-- START OF Given records --
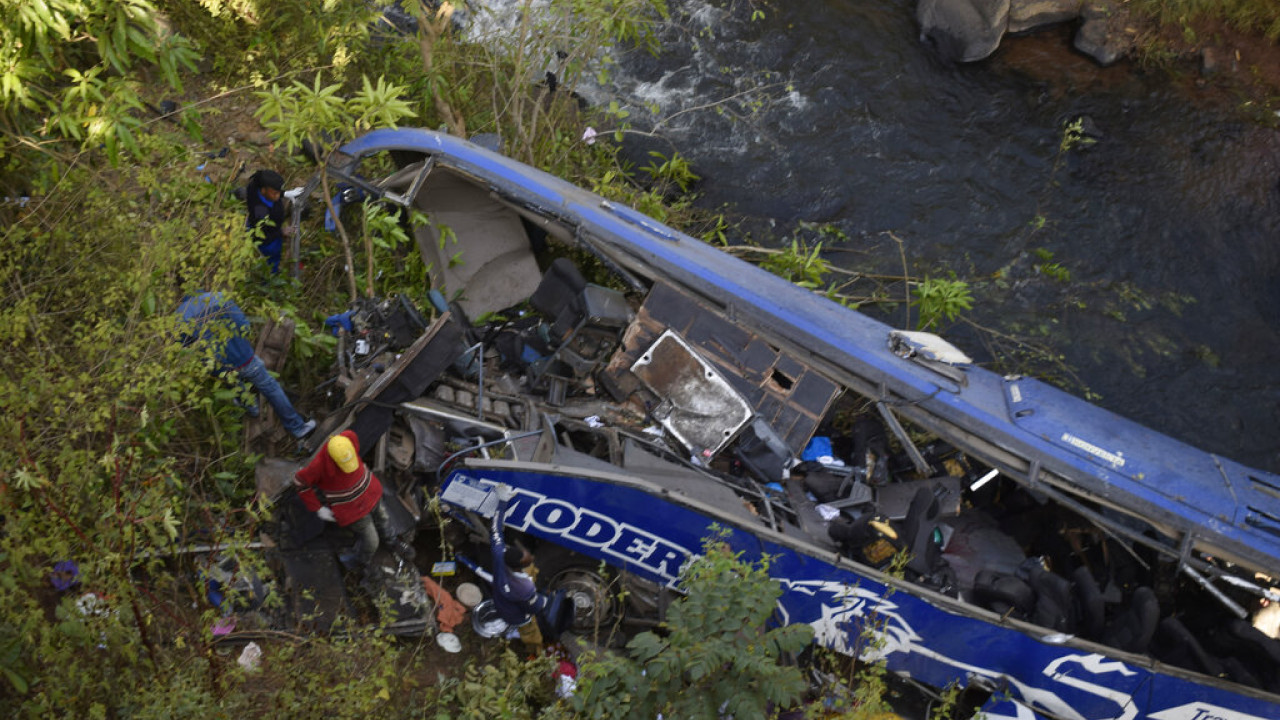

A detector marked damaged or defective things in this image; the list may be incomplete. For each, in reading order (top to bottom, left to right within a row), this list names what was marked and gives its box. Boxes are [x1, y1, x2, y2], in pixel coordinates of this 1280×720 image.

crashed blue bus [284, 129, 1280, 720]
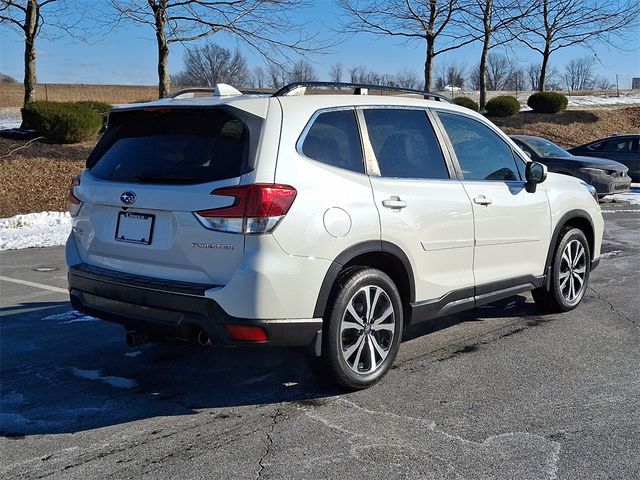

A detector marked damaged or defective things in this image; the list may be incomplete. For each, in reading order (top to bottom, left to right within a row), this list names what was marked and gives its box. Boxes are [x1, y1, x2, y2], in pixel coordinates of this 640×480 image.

crack in asphalt [592, 286, 636, 328]
crack in asphalt [256, 406, 282, 478]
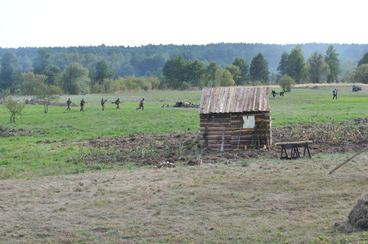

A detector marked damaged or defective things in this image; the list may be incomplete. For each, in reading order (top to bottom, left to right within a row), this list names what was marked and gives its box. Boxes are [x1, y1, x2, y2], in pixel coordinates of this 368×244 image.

rusty metal roof [200, 86, 268, 114]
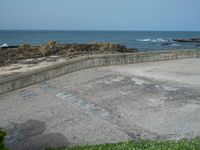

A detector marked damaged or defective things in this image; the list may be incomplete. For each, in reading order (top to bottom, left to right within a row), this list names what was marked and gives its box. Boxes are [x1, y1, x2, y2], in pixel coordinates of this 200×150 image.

cracked concrete surface [0, 58, 200, 149]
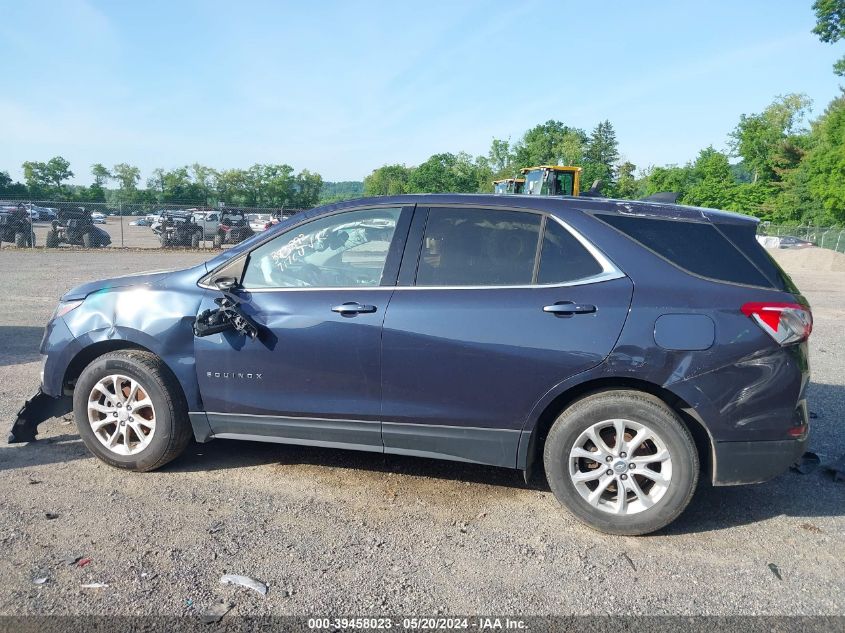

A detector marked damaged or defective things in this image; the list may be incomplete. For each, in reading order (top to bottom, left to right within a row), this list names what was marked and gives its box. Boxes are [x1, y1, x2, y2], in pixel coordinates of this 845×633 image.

damaged front bumper [8, 388, 71, 442]
damaged front fender [8, 388, 71, 442]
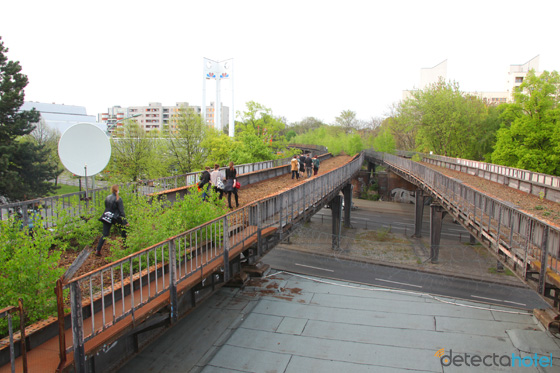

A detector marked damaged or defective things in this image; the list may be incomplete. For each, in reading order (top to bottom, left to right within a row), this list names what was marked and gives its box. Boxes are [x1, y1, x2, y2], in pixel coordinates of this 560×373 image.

rusty metal railing [62, 152, 364, 370]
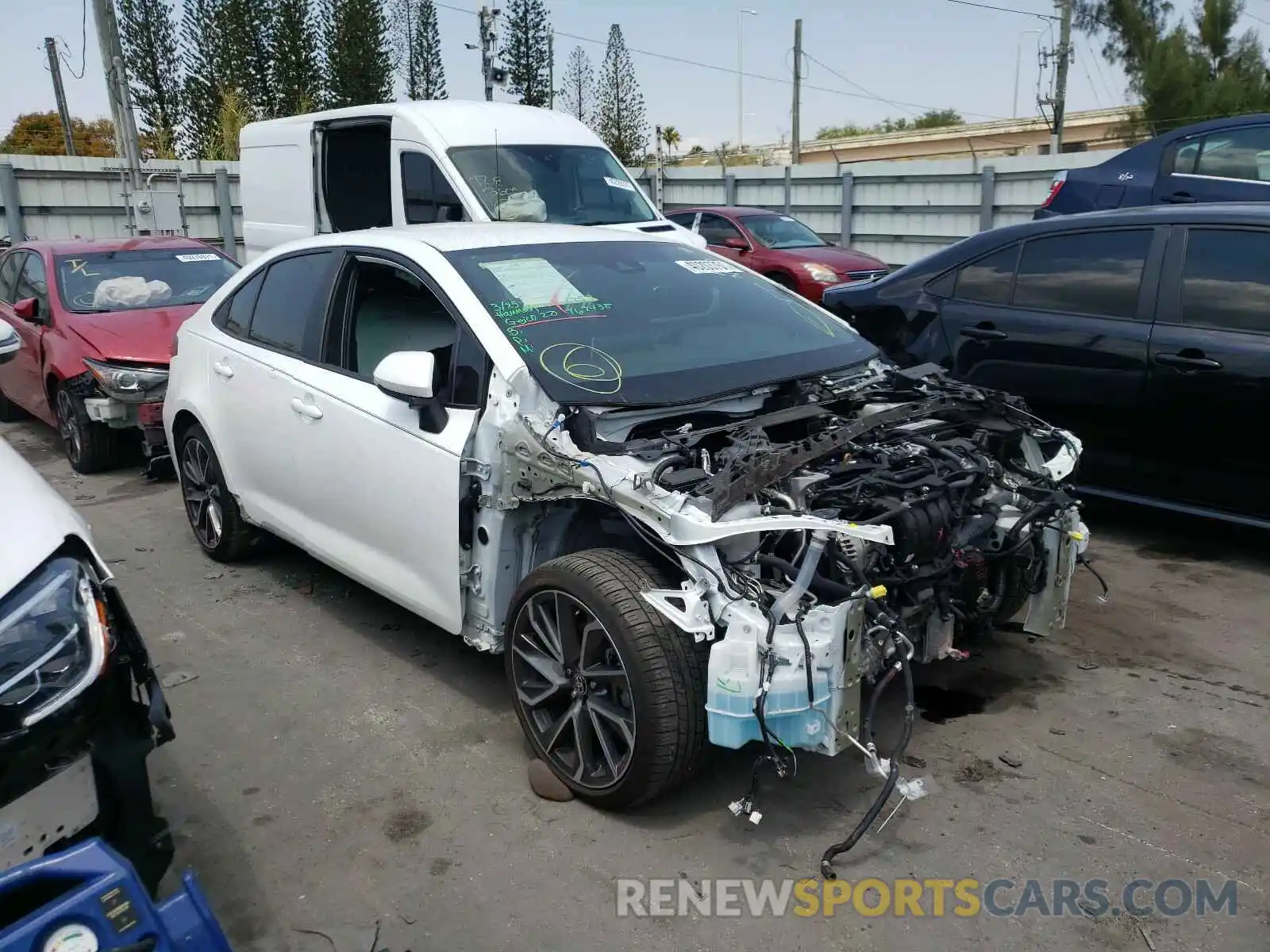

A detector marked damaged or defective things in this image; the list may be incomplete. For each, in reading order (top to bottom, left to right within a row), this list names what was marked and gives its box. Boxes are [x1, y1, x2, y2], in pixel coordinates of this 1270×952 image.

damaged front end of car [462, 355, 1087, 873]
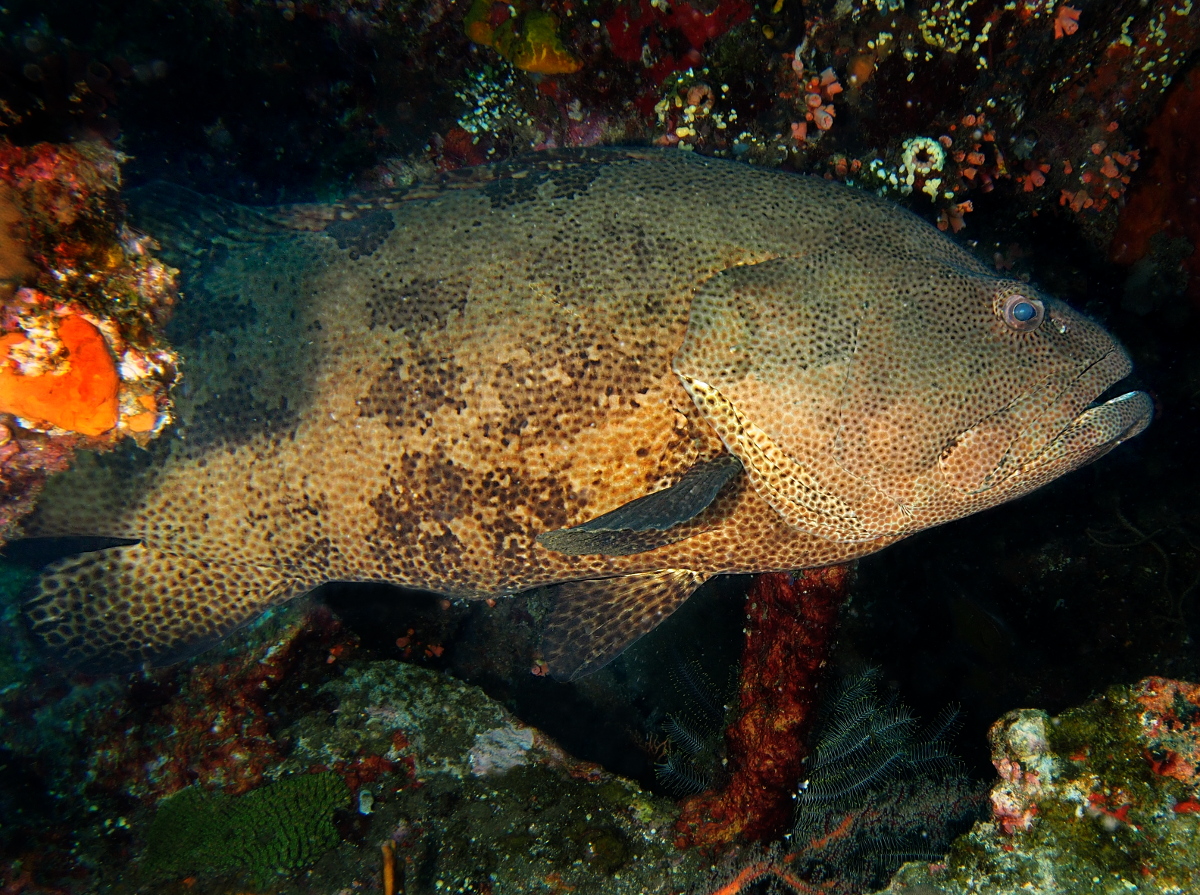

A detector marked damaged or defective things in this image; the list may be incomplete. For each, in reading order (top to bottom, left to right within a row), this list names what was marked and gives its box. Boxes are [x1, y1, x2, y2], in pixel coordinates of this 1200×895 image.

rusty encrusted pole [676, 561, 854, 849]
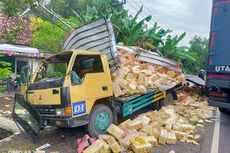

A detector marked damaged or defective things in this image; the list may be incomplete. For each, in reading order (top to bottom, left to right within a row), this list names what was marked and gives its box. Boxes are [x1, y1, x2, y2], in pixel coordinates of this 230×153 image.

shattered windshield [34, 53, 71, 82]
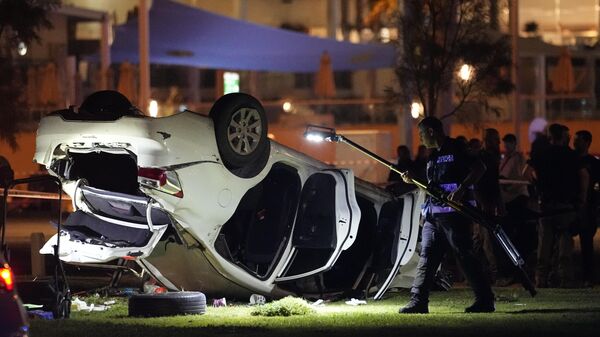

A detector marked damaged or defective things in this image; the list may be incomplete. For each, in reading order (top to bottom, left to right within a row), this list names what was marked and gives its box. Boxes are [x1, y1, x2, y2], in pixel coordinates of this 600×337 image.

overturned white car [36, 90, 422, 298]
-- END OF Given records --
Copy out the lines of the records word for word, starting with the line that contains "this 640×480 image." and going on through the line that contains "crack in asphalt [592, 286, 636, 328]".

A detector marked damaged or defective things in this image; the list may be incomplete. For each, in reading order (top to bottom, left to right within a row), this list names what was marked and gives its box. Boxes are [x1, y1, x2, y2], in pixel coordinates of this 640×480 image.

crack in asphalt [592, 286, 636, 328]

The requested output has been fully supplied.